Step out of the kaleidoscope and into a room with blue striplights on the stairs. Camouflage netting on the walls. Trap music snapping on an empty, spotlit dance floor. The feeling we’ve been here before: a place where all the codifiers and mediators of fun mean it’s hard to have any. On TV screens, we roam through a CGI version of the place we’re in, which is a nightclub called Temple no a subterranean Brutalist car park near Temple tube stop no a multiplication of the two.

Lawrence Lek’s ‘Temple OST’ (2019) provokes in me two quite specific experiences: one is having died in a video game that allows you to watch the other players continue to fight it out; the other is sitting on blue stairs in an emptying nightclub where the staff are giving you looks like why are you here. Both experiences involve missing out: the failure of having died, while everyone else is still playing; the FOMO that keeps you from going home. Virtual and material worlds fuse in a premonitory déjà visité. I will have been here.

Camouflage netting on the walls. Trap music snapping on an empty, spotlit dance floor.

Leave Lek’s Temple and encounter Chen Wei’s ‘Pillar of Broken’ (2015), a lightbox photograph of what could be a futuristic fuel cell, but is actually a mirrored column that has toppled and cracked: at once a symbol of utopian promise and its dissolution.

Chen’s image seems emblematic of a wider project within the exhibition, which takes its name from Lawrence Ferlinghetti’s poem ’I Am Waiting’, whose speaker longs for dramatic social change — ‘a rebirth of wonder’. The poem is a hopeful prophecy that also feels mired by its repetitive ‘waiting’, with the speaker listing the destructive forces of culture, while taking no action to eradicate them. Like Ferlinghetti’s poem, Chen’s ‘Pillar of Broken’ is caught between renaissance and decline.

At once a symbol of utopian promise and its dissolution

For Transformer, decline is hypersaturation, information overload. Rebirth requires carving new connective paths through a noise of signs and symbols. ‘Will you find beauty in this sea of data?’ asks the voiceover in one of Korakrit Arunanondchai’s video works.

Arunanondchai’s films combine subjects worlds apart: from his grandmother putting on her slippers to snake deities writhing on post-apocalyptic plains. Elsewhere, we find Victoria Sin, in Sailor Moon-inspired latex, guiding us through the chakras. Meanwhile, Jenn Nkiru’s hypnotic videos mash up the Nation of Islam with James Baldwin, Chance the Rapper and Sun Ra. All of these works present highly idiosyncratic, mediated worlds, with a poetics of saturation, combining signs as personal as they are political. But they are easily parsable. We take our cues from music videos, drag, and YouTube supercuts respectively, barely blinking. These are ludic works with their hats in the ring.

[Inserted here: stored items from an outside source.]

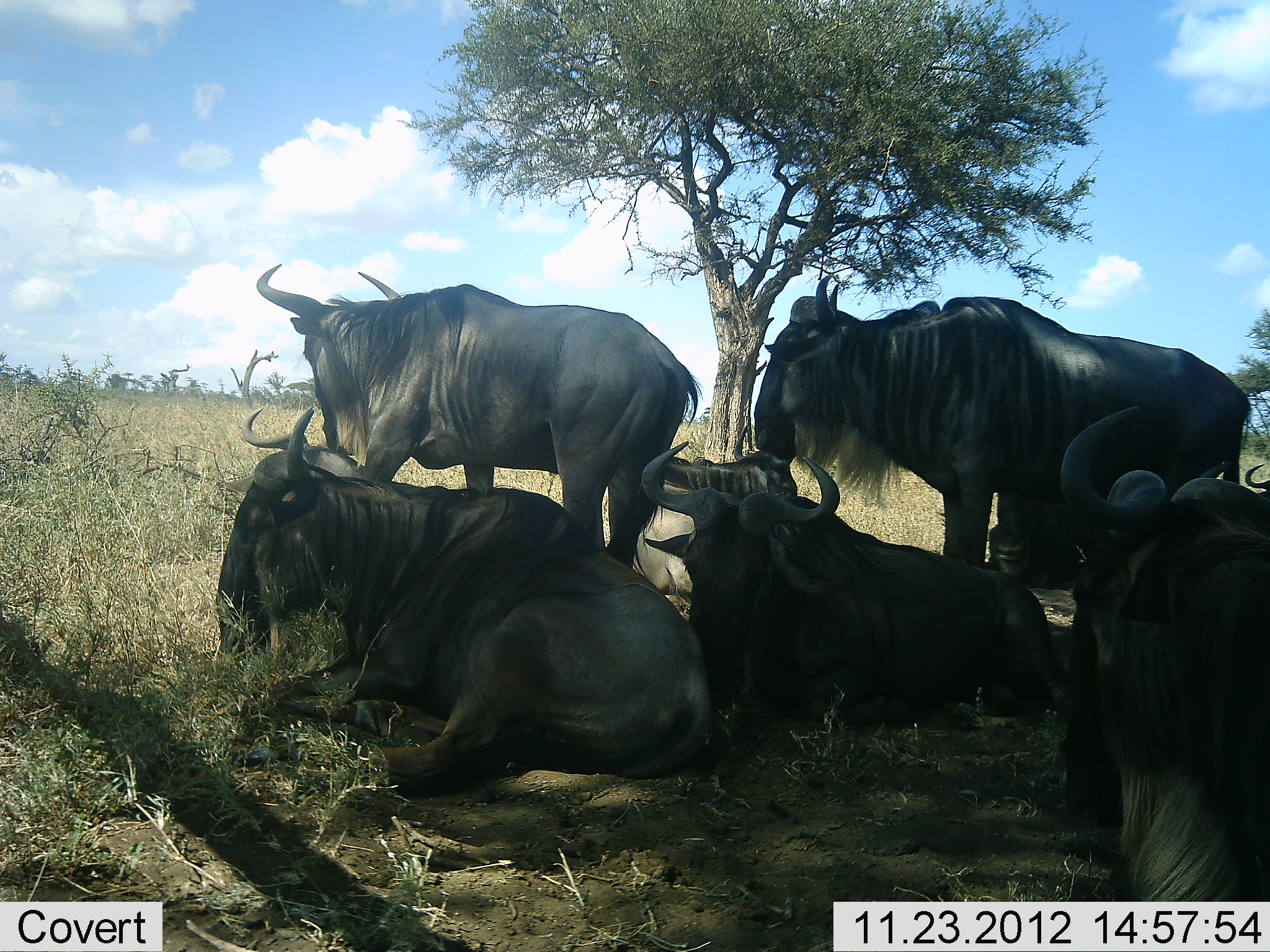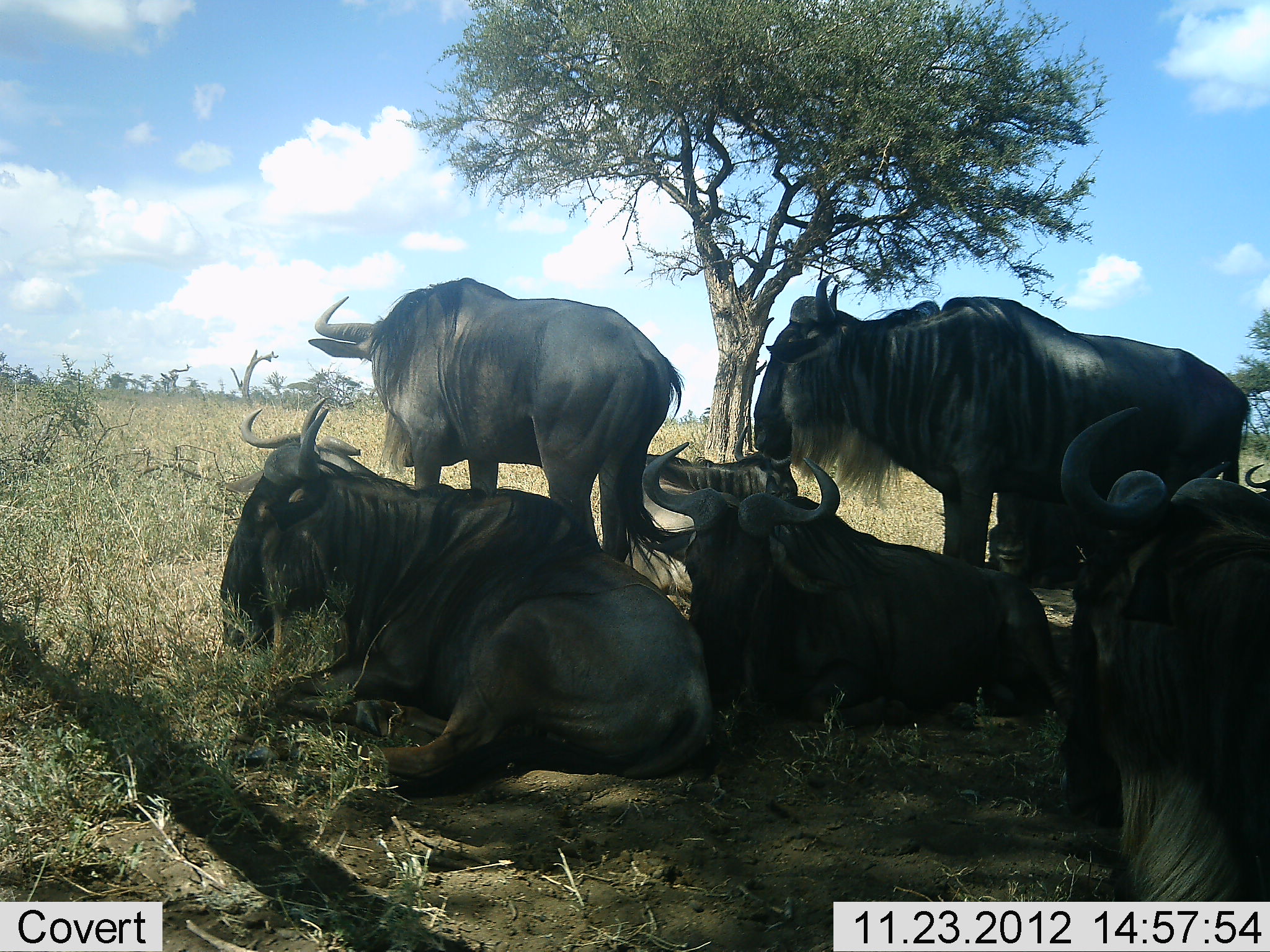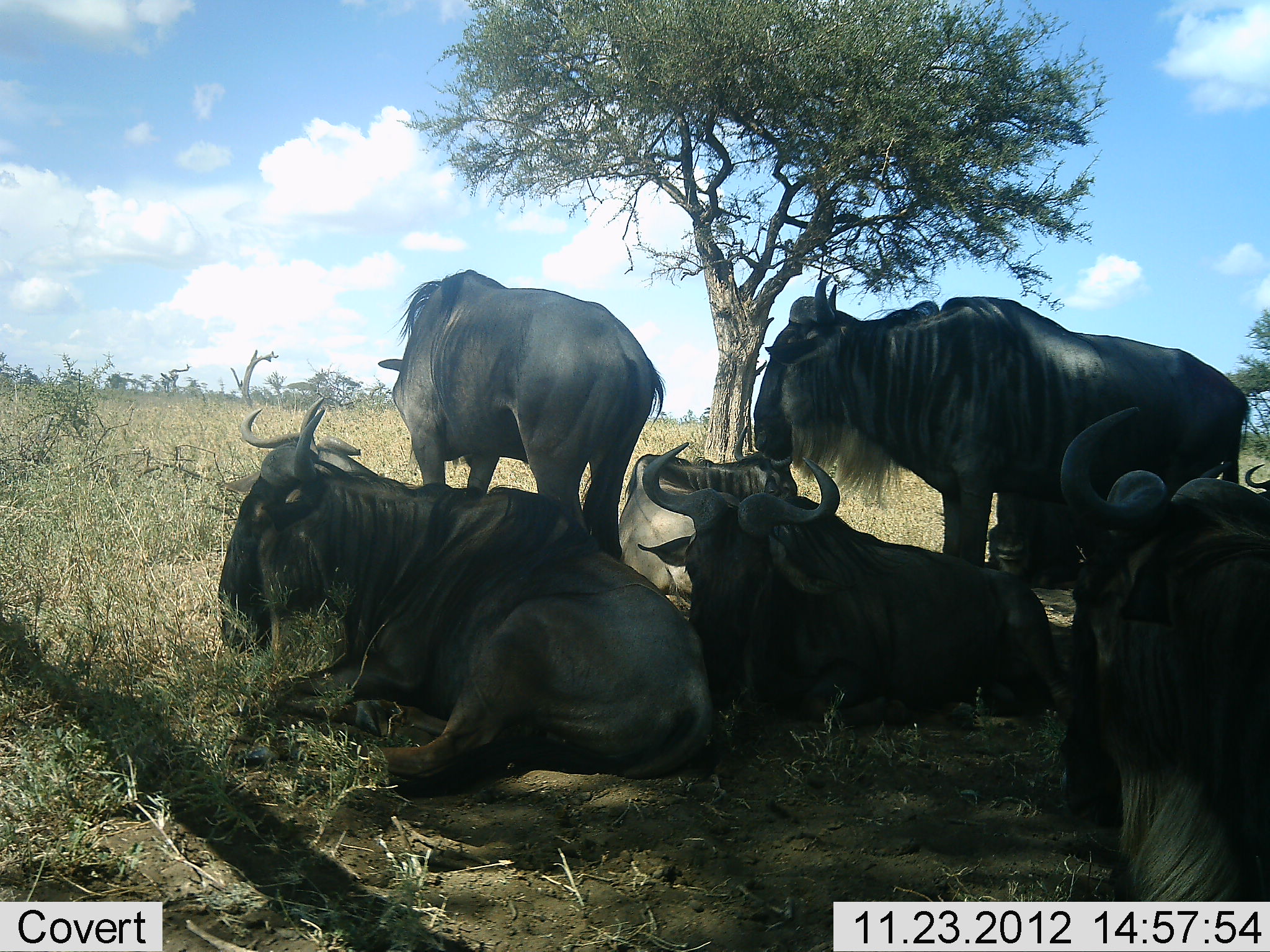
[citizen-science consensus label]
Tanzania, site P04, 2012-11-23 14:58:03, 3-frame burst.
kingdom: Animalia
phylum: Chordata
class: Mammalia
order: Artiodactyla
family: Bovidae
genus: Connochaetes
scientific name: Connochaetes taurinus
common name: blue wildebeest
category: wildebeest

Meanwhile, Jenn Nkiru’s hypnotic videos mash up the Nation of Islam with James Baldwin, Chance the Rapper and Sun Ra.

Jean Baudrillard gives us the example of Disneyland to illustrate how we can no longer differentiate between reality and a simulacrum: Disneyland’s obvious fictitiousness and childishness coerces us into believing that the rest of the world isn’t governed by similar fictions and childish ideologies.

Transformer goes the other way. By examining the shortcomings in culture, and braiding together reality with the symbols and signs that also construct it, we emerge from the exhibition’s subterranean world(s) into one that seems a little more hopeful. A world in which we might find beauty in a sea of data. In which we might shape better fictions and find new connections to affect change. Exit the theme-park-car-park. Enter a world in which Lawrence Ferlinghetti is still waiting.